MOTIFS DE LA DÉCISION
Attendu que l'hospitalisation sans son consentement d'une personne atteinte de troubles affectant son état mental constitue une atteinte à sa liberté individuelle, dont la rigueur doit être limitée à sa protection et à celle des tiers auxquels elle pourrait porter préjudice ;
Attendu que la loi n'autorise le directeur d'un établissement public de santé mentale à admettre une personne en soins psychiatriques sans consentement que si les troubles qu'elle présente rendent ledit consentement impossible et imposent des soins immédiats assortis d'une surveillance médicale constante (hospitalisation complète) ou régulière (hospitalisation partielle ou programme de soins, ambulatoires ou à domicile) ;
Attendu que le juge des libertés et de la détention contrôle la régularité formelle de la procédure de soins psychiatriques sans consentement sous la forme de l’hospitalisation complète et s'assure que les restrictions à la liberté individuelle de la personne sont adaptées, nécessaires et proportionnées à son état mental et à la mise en œuvre du traitement ; qu'il ne peut cependant se substituer à l'autorité médicale pour ce qui concerne l'évaluation du consentement, le diagnostic ou les soins ;
Attendu que les éléments médicaux, décisions d'admission, de maintien et les notifications produits aux débats permettent de retenir la régularité de la procédure, au demeurant non contestée ;
Attendu ensuite que le certificat médical initial peine à caractériser dans son contenu un péril imminent mettant la vie de la patiente en danger ; que de même l’avis psychiatrique remonte au 16 août 2024 (une semaine avant l’audience...) sans avoir depuis actualisé et indique simplement que “la patiente est stable et son comportement est adapté dans l’unité ; elle accepte le traitement sous forme d’injection retard” ; que ces seuls éléments ne permettent pas d’ancrer le maintien d’une hospitalisation sous contrainte ;
PAR CES MOTIFS
Statuant publiquement, par décision rendue en premier ressort,
Ordonnons la mainlevée de la mesure d’hospitalisation sous contrainte de madame [R] [M] au CH UNIVERSITAIRE DE [1],
Rappelons que cette décision peut être frappée d’appel dans un délai de 10 jours à compter du jour de réception de sa notification ; le recours doit être formé par déclaration motivée transmise par tout moyen au greffe de la cour d’appel de Rennes,
Disons que la présente décision est assortie de plein droit de l’exécution provisoire,
Laissons les dépens à la charge du Trésor public.

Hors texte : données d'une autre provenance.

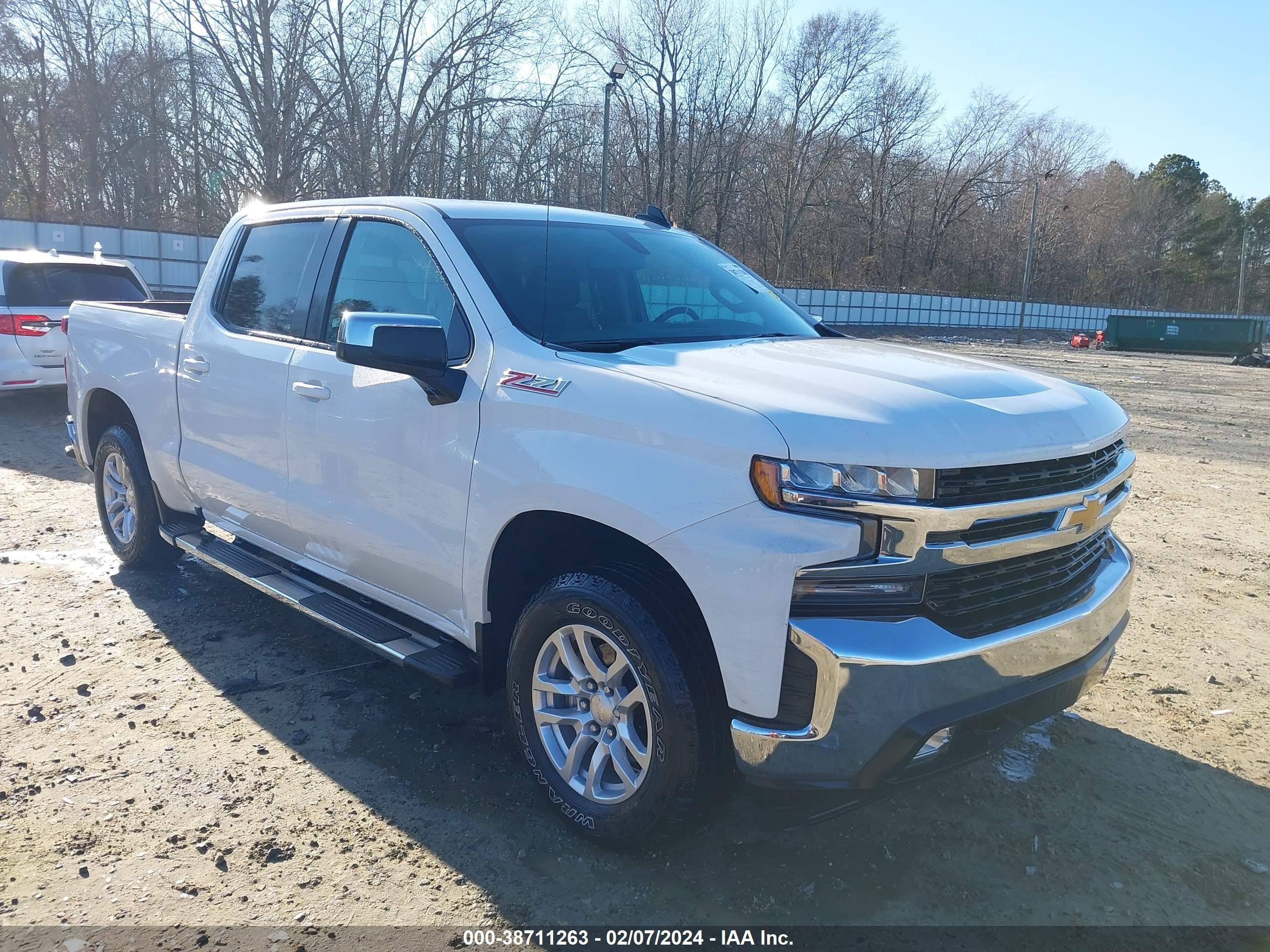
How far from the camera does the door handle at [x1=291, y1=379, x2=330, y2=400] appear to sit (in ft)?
12.2

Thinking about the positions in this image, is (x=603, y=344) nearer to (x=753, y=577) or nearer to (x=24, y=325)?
(x=753, y=577)

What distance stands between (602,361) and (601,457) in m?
0.37

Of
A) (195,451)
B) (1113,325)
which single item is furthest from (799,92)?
(195,451)

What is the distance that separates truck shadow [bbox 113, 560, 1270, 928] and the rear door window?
1713mm

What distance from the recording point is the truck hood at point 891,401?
7.74 feet

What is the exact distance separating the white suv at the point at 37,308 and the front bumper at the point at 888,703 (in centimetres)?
998

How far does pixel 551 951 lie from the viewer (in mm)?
2541

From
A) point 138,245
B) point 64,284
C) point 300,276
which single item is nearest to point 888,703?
point 300,276

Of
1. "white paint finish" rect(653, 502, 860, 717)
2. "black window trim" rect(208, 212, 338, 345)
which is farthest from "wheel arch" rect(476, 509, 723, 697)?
"black window trim" rect(208, 212, 338, 345)

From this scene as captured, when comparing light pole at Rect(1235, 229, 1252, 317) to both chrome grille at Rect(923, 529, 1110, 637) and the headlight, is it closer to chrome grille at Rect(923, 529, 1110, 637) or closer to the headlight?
chrome grille at Rect(923, 529, 1110, 637)

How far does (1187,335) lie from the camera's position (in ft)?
142

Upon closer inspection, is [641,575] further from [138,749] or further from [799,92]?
[799,92]

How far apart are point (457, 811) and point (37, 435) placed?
30.0 feet

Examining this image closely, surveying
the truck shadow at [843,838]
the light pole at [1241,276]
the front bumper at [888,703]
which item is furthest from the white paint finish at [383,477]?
the light pole at [1241,276]
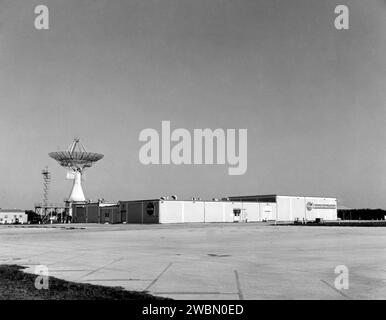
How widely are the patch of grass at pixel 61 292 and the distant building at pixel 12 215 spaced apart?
565 feet

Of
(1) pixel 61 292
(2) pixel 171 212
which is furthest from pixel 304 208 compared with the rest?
(1) pixel 61 292

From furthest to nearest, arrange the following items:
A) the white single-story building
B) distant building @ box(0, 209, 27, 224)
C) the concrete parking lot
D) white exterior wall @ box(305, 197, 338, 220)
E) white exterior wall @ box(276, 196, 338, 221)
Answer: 1. distant building @ box(0, 209, 27, 224)
2. white exterior wall @ box(305, 197, 338, 220)
3. white exterior wall @ box(276, 196, 338, 221)
4. the white single-story building
5. the concrete parking lot

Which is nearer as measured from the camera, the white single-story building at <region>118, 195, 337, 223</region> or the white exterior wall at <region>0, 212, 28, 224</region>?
the white single-story building at <region>118, 195, 337, 223</region>

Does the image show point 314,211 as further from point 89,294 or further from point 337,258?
point 89,294

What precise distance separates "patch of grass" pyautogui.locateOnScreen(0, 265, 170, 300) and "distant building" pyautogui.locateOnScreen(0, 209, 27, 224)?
17209 cm

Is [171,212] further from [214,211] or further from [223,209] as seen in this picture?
[223,209]

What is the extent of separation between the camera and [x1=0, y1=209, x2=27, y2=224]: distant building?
572 ft

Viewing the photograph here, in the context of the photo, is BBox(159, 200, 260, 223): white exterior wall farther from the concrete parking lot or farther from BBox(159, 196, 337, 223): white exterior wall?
the concrete parking lot

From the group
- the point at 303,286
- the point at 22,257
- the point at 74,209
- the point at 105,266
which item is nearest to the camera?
the point at 303,286

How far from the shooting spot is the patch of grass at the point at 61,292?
1055 cm

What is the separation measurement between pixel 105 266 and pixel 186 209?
291 feet

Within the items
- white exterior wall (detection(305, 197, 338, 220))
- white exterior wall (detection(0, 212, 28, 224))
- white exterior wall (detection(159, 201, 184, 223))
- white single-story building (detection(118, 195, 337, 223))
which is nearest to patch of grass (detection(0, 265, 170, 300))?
white exterior wall (detection(159, 201, 184, 223))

La greffière Le juge des libertés et de la détention
Claire HALES-JENSEN François PERNOT
Copie conforme de la présente ordonnance a été délivrée le 23 Août 2024 à :
- Mme [R] [M]
- Me Alexandra ILLIAQUER
- M. le Procureur de la République
- Monsieur le Directeur du CH UNIVERSITAIRE DE [1]
La greffière,
( ) Notification de la présente ordonnance a été donnée à l’auteur de la saisine le à heures
Le greffier
( ) Nous, procureur de la République près le tribunal judiciaire de NANTES, déclarons interjeter appel de la présente ordonnance et saisir monsieur le premier président de la cour d’appel de RENNES d’une demande d'effet suspensif.
Le à heures
Le procureur de la République
( ) Nous, procureur de la République près le tribunal judiciaire de NANTES, déclarons ne pas nous opposer à la mise à exécution de la présente ordonnance.
Le à heures
Le procureur de la République
( ) Nous, greffier, constatons que le à heures
monsieur le procureur de la République n’a pas formé d'appel suspensif.